SEATTLE — Washington’s secretary of state can release the names and addresses of people who signed petitions calling for a public vote on the state’s expanded benefits for domestic partners, a federal appeals court said Thursday.

A panel of the 9th U.S. Circuit Court of Appeals reversed a previous decision by U.S. District Judge Ben Settle in Tacoma to block release of the petitions.

Settle held that releasing the names could chill the First Amendment rights of petition signers.

Stephen Pidgeon, an attorney for the petition sponsors, did not immediately return a call seeking comment.

Despite the appeals court ruling, the names weren’t immediately released.

Janelle Guthrie, a spokeswoman for Attorney General Rob McKenna, said her office must now ask a Thurston County judge to lift a temporary restraining order issued Wednesday forbidding the release of the petitions until the 9th Circuit could rule.

“These petitions are not like a secret ballot, but amount to taking part in our legislative process, which is required to be open and accountable,” Secretary of State Sam Reed said.

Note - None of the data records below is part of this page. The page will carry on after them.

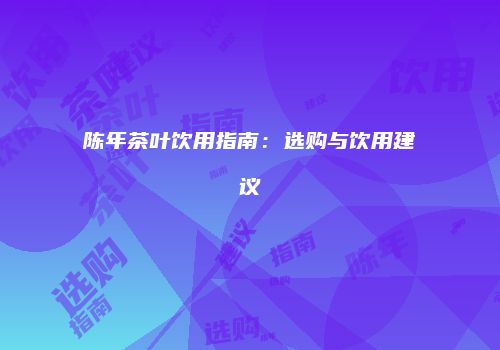 陈年茶叶饮用指南：选购与饮用建议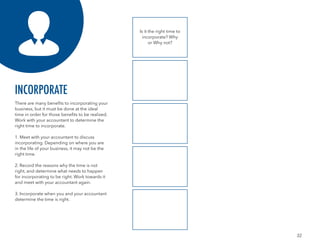 32
There are many benefits to incorporating your
business, but it must be done at the ideal
time in order for those benefits to be realized.
Work with your accountant to determine the
right time to incorporate.
1. Meet with your accountant to discuss
incorporating. Depending on where you are
in the life of your business, it may not be the
right time.
2. Record the reasons why the time is not
right, and determine what needs to happen
for incorporating to be right. Work towards it
and meet with your accountant again.
3. Incorporate when you and your accountant
determine the time is right.
INCORPORATE
Is it the right time to
incorporate? Why
or Why not?
 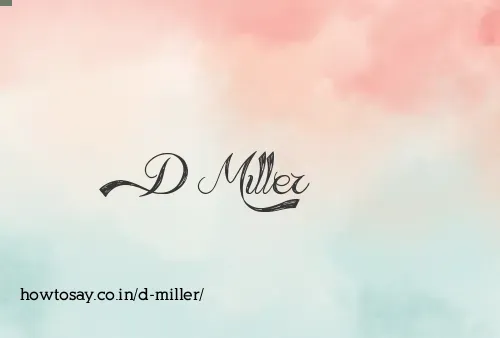 D Miller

Referendum 71 asks voters to approve or reject the so-called “everything but marriage” law, which grants registered domestic partners the same legal rights as married heterosexuals.

Conservative Christian groups that sponsored R-71 want to keep the signed petitions out of public view because they fear harassment from gay-rights supporters.

In its brief order, the three-judge appeals panel said Settle used the wrong legal standard in granting the preliminary injunction that barred release of the petitions, and that the injunction therefore must be reversed.

The judges said they would later issue an opinion explaining their reasoning.